Personal Life and Legacy
His first wife was Mary Jennings. The married in 1933 and had three children Gwen 1935-1976), Sue (1937-1962) and William (1939-1962) before divorcing in 1943. His second wife was Marjorie Greenblatt Mazia, and they had four children: Cathy (1943-1947), Nora (b.1950), Joady (b.1948)and Arlo (b.1947). Marjorie and Guthrie divorced in 1953, and he married Anneke van Kirk the same year. His third marriage ended in divorce in 1954.

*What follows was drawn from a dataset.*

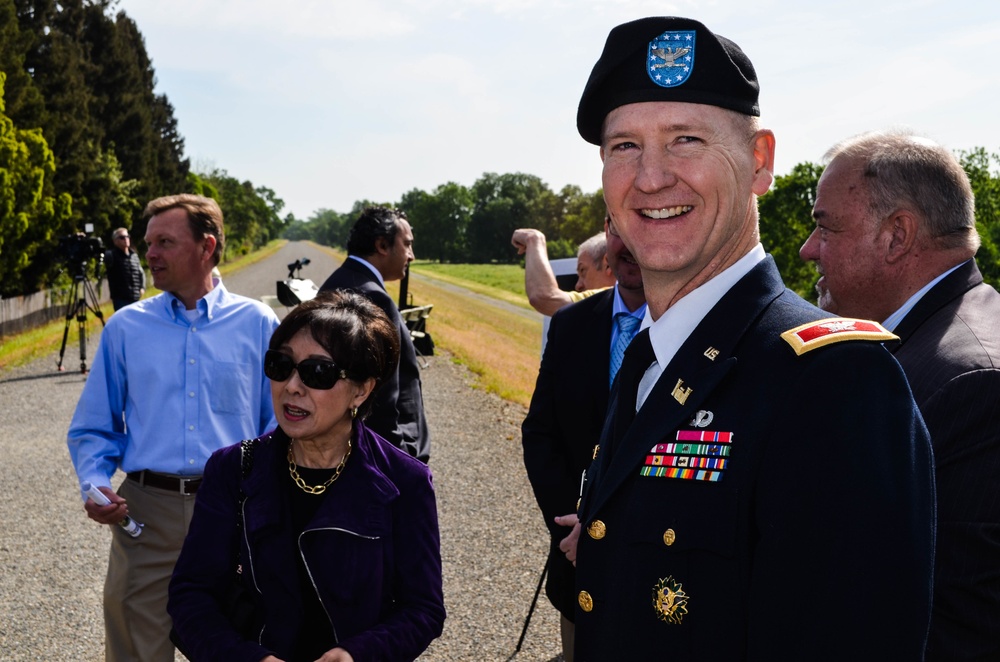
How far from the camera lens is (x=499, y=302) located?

Woody Guthrie spent the last twelve years of his life (1954-1967) institutionalised as the disease took its toll. His second wife Marjorie visited him regularly. He died on the 3 October 1967 at Creedmoor State Hospital in Queens, New York.
Awards and Achievements
Woody Guthrie left a substantial bodywork including many memorable songs, two novels, art, manuscripts, poems, and letters. He influenced important musicians including Bob Dylan, Joan Baez, Phil Ochs and others. His contribution to American culture has long been recognised and he has won many awards including the Songwriter’s Hall of Fame, Pioneer Award (2012), The Rock and Roll Hall of Fame Museum (1988), The Nashville Songwriters Hall Fame (1977), The North American Folk Alliance Lifetime Achievement Award (1996) and The Oklahoma Fall Fame (2006).
Woody Guthrie influenced a generation of musicians including Bob Dylan and Phil Ochs. His song This Land is Your Land is considered by many in America to be an unofficial national anthem.
Bound for Glory, a novel was published in 1943 and was well received. The book is based on his experiences of hardship and survival during the Dust Bowl period.